Tuesday, February 27, 2007

Speaking of Manifestos

[posted by Callimachus]

Daniel Drezner notes a James Galbraith essay in The Nation urging progressives to "move on" on the issue of globalization and fight the good fight on the new field, rather than trying to turn back clocks (that probably were manufactured in Malaysia).

Galbraith writes:

The facts are clear: NAFTA is a done deal, and China is a success story we have to live with. Progressives need a trade narrative that moves past these two issues. Broadly, this means accepting manufactured imports and dropping the idea that we can control--or that it matters much--who assembles television sets or stitches shirts. Standards to guard against flagrant abuses such as child and prison labor are fine, but it's an illusion to think they will, or should, dent the flow of goods from China. A progressive trade agenda should focus, instead, on building stronger world markets for our exports, and in ways that do not trample on the needs and rights of poor people in poor countries. That should provide plenty of room for future fights with free-trade absolutists.

Drezner finds Galbraith's last line a little too rosy.

The problem is that there is plenty of room for division within Galbraith's forumlation of the progressive trade agenda: "building stronger world markets for our exports, and in ways that do not trample on the needs and rights of poor people in poor countries." The former requires enforcing intellectual property rights, because they are at the root of much of what the United States currently exports. Progressives, however, would no doubt argue that the latter requires dropping IPR enforcement altogether.

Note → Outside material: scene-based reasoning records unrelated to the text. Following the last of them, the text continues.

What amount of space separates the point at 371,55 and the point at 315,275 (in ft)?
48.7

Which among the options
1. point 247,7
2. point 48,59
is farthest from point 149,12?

Still, though, he (and I) think this would be a wise change of tactics. "Given the current standards of trade discourse," he adds, "...I should shut up and just encourage all progressives to read Galbraith." It will be difficult for national-level Democratic politicians to follow, however, because of the party's ties to what's left of the labor unions. Which traditionally have been deeply conservative forces in America.